Any financial institution participating in the Capital Purchase Program will be subject to more stringent executive compensation rules for the period during which Treasury holds equity issued under this program. The financial institution must meet certain standards, including: (1) ensuring that incentive compensation for senior executives does not encourage unnecessary and excessive risks that threaten the value of the financial institution;

At first glance, that sounds reasonable (unless you’re one of those wacky free-market types who doesn’t think government should be setting salaries)—but I’d really like to know how we’re going to define “excessive risks.” Seems that could get mighty tricky mighty fast. Plus, don’t executives already have a fiduciary responsibility to shareholders to not do things that threaten the value of their financial institutions? We see how far that got us.

(2) required clawback of any bonus or incentive compensation paid to a senior executive based on statements of earnings, gains, or other criteria that are later proven to be materially inaccurate;

As I mentioned last month, the government already has the ability to do this under Sarbanes-Oxley. It’s not exactly a well-used provision.

(3) prohibition on the financial institution from making any golden parachute payment to a senior executive based on the Internal Revenue Code provision;

Okay, this might have teeth.

and (4) agreement not to deduct for tax purposes executive compensation in excess of $500,000 for each senior executive. Treasury is issuing interim final rules for these executive compensation standards.
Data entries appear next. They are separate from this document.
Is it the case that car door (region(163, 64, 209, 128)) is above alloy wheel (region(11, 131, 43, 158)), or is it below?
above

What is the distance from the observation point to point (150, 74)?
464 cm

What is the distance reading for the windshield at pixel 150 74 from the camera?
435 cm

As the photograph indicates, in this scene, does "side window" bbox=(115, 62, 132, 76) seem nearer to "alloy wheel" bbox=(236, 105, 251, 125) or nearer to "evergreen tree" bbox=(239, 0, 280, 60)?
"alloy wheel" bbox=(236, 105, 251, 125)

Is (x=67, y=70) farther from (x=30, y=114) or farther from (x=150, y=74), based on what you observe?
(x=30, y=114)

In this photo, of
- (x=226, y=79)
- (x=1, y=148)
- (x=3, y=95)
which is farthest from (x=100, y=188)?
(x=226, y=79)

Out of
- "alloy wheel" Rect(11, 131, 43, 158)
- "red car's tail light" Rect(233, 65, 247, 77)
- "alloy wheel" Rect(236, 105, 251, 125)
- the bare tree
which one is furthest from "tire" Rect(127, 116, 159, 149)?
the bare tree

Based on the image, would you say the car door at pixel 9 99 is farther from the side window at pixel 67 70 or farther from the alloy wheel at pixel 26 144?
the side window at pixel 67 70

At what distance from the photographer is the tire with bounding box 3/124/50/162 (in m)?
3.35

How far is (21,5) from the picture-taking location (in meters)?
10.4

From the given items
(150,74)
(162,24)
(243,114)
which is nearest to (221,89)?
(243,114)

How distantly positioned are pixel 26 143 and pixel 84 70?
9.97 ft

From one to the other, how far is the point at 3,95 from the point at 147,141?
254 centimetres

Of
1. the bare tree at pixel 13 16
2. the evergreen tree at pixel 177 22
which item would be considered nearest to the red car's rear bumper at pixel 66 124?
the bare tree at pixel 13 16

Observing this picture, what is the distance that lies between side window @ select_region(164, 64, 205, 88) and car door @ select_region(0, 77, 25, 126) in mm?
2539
It’s almost laughable they’re bringing this up again. When Congress instituted this law the first time around—with a $1 million tax-deductibility cap—companies just started paying executives in stock options, deferred compensation, and other goodies. Although I guess a lot of this was added to the bill to improve its chances of passing Congress, and not necessarily to do the things it purports to be able to do. So in that way, it’s worked quite well.